Instant message worm exploits IE flaw


Instant message worm exploits IE flaw

Several antivirus software vendors have spotted a new worm that uses Microsoft's MSN Messenger to propagate.

The worm arrives in an instant message that tells the recipient to go to one of several Web sites. The text says either "URGENT - go to [url] now," or "ATTeNT!oN -- go to [url] now." Clicking on the link opens a Web page with malicious JavaScript code that sends instant messages advertising the Web page, or other Web pages with the code, to all the MSN Messenger users on the user's contacts list.

Dubbed "JS.Menger.Worm" by Symantec and "Coolnow" by F-Secure, the worm sends instant messages, but does no damage to a user's system. F-Secure is trying to shut down the sites hosting the malicious code before it becomes widespread, the company said.
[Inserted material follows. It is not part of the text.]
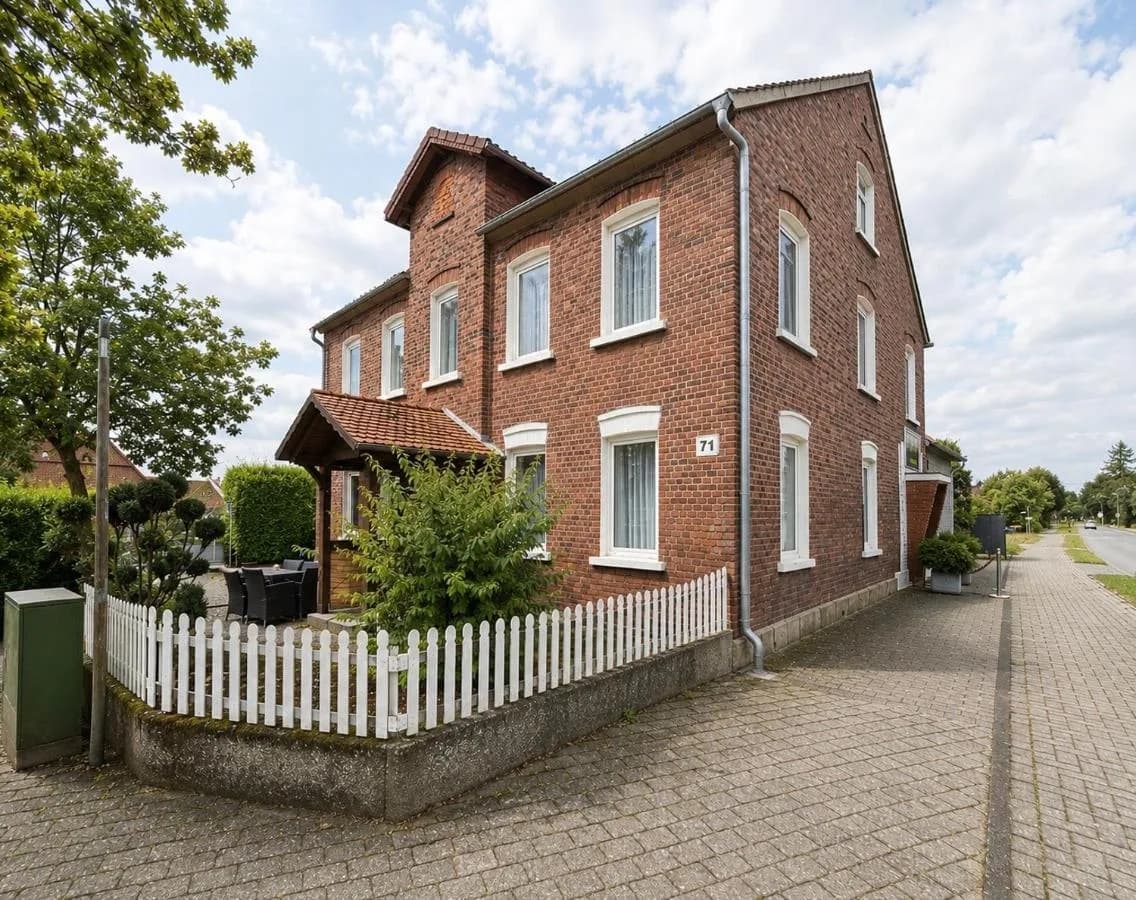 Außenansicht des Backsteinhauses der M&M Apartments in Blomberg-Wellentrup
The JavaScript code takes control of MSN Messenger by exploiting a known flaw in Internet Explorer. An example of how to stage such an attack was published last weekend by two European experts, who now say that example was used to craft the worm.
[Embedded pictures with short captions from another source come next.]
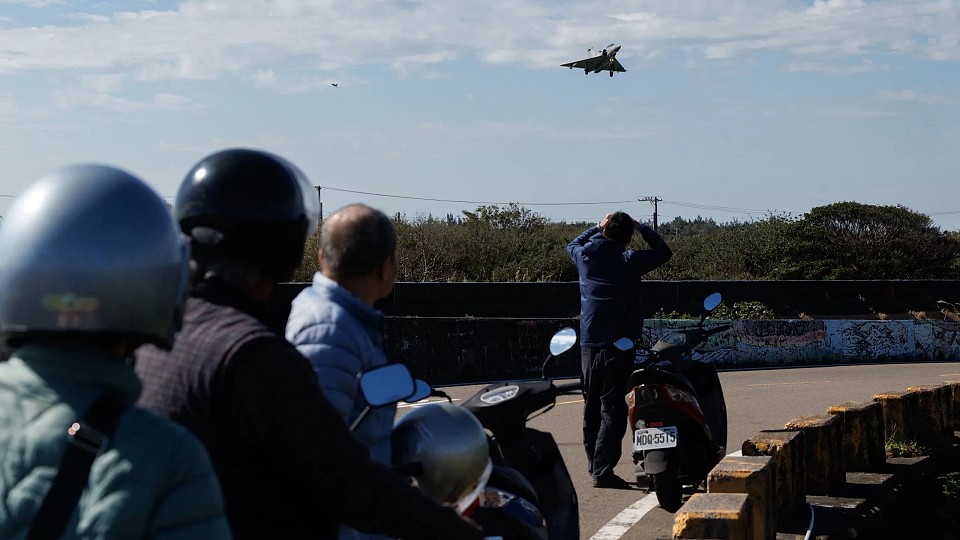 China înconjoară Taiwanul cu exerciţii militare majore, cu foc real. „Avertisment serios” împotriva independenței insulei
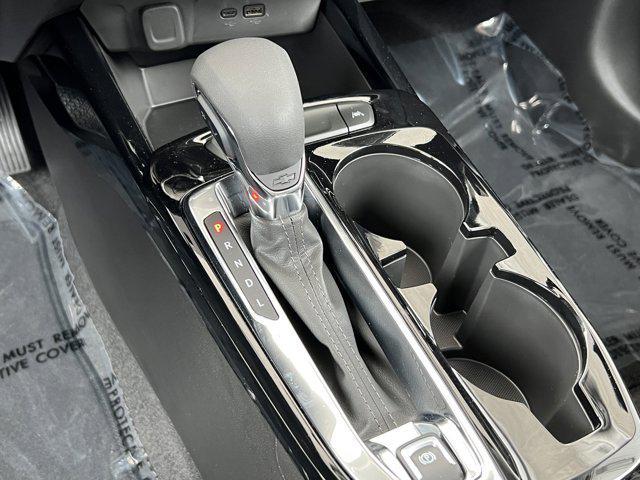 Photo of 2025 Summit White Chevrolet Trax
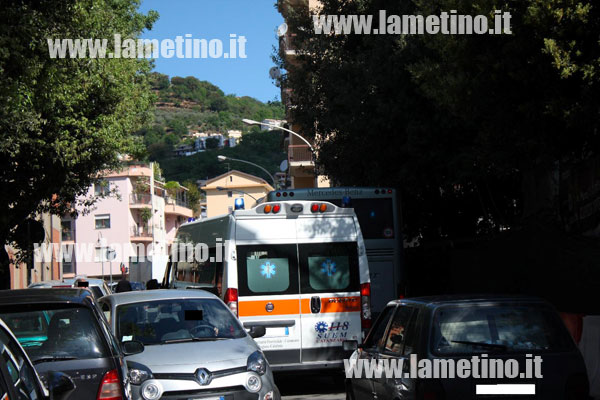 Lamezia: Ingorgo tra via Trento e piazza Borrelli penalizza passaggio ambulanza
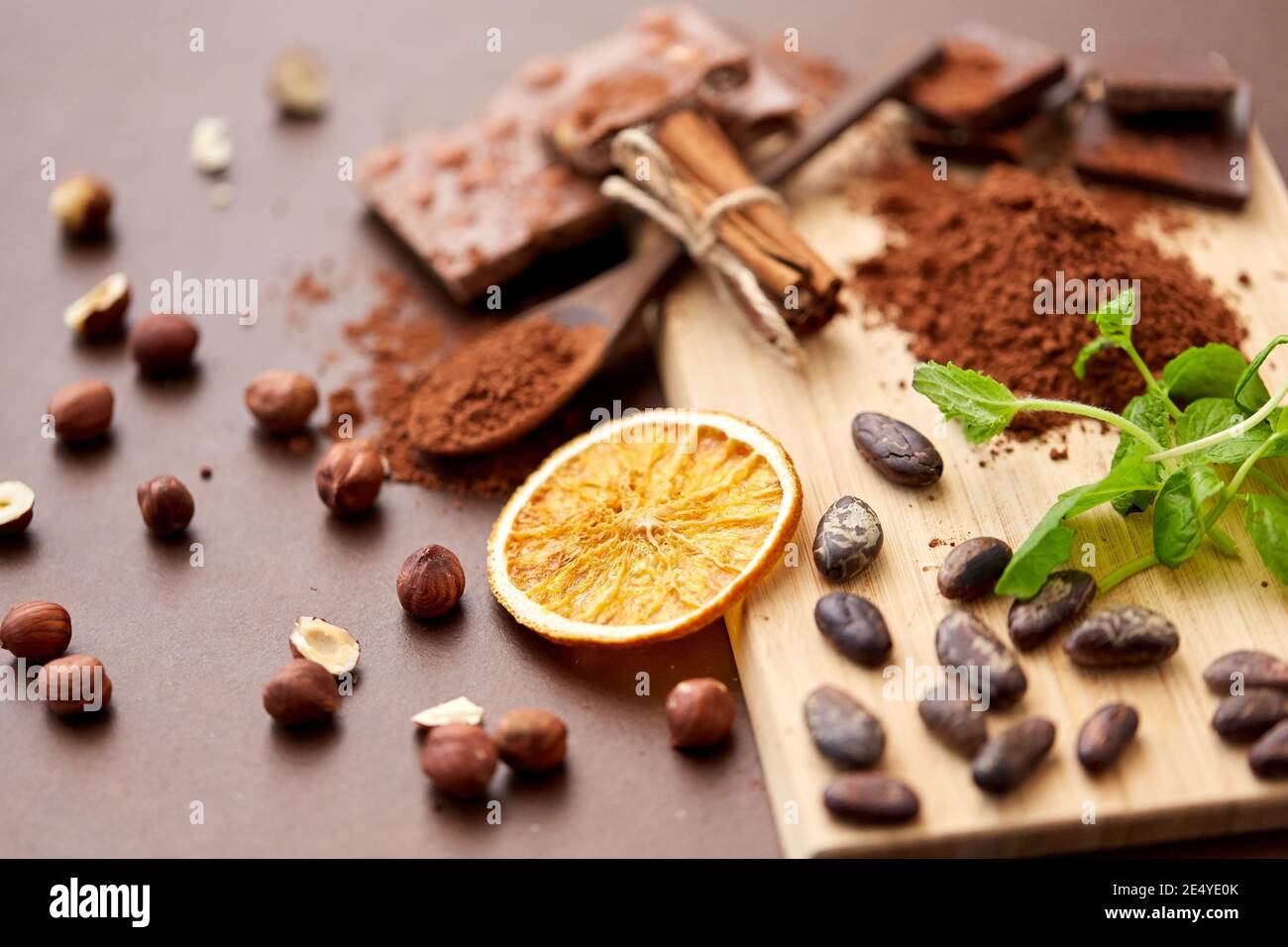 chocolat aux noisettes, fèves de cacao et orange Banque D'Images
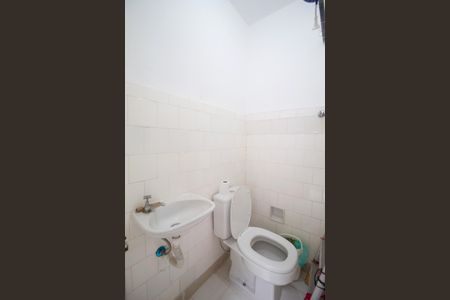 Casa à venda com 350m², 4 quartos e 2 vagas Casa à venda com 350m², 4 quartos e 2 vagasBanheiro de Serviço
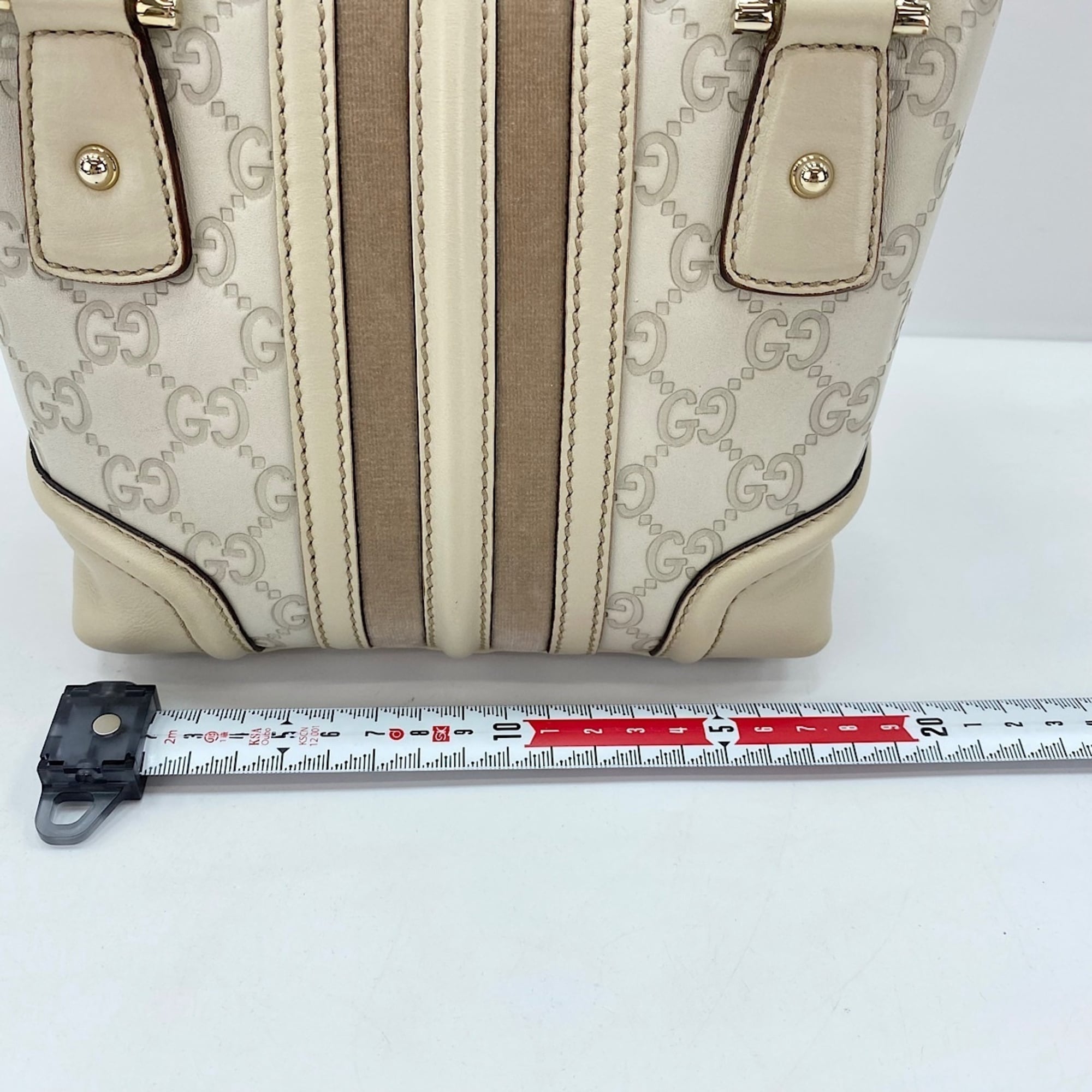 Gucci White Handbag (Pre-Owned)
"The worm is a modified version of our example code," admitted Thor Larholm, one of the experts. "We never intended for anybody to copy the code, although we kind of expected it would happen."
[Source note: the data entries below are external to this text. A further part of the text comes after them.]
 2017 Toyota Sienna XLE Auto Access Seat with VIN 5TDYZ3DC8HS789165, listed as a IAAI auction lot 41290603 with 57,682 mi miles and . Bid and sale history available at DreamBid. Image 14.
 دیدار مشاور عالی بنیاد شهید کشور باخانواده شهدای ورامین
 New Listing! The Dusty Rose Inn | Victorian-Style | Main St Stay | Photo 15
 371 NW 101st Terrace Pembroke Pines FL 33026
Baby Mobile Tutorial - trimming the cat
"We published the example to put pressure on Microsoft to patch vulnerabilities that they are fully aware of," Larholm claimed.

Larholm and the antivirus software vendors said that Microsoft released a bundle of patches that fix the flaw used by the MSN Messenger worm on 11 February.

However, a PC with IE is all but secure, according to Larholm.

"The patch doesn't fix all the problems in IE. It fixes a lot, Microsoft deserves kudos for that, but there are still publicly known vulnerabilities, some two months old, that allow an attacker to read any local file and execute arbitrary commands on a user's system," Larholm said.

Larholm maintains a list of unplugged holes on his Web site (

Both Symantec and F-Secure have updated their antivirus products so they can detect the worm. No one at Microsoft was immediately available to comment.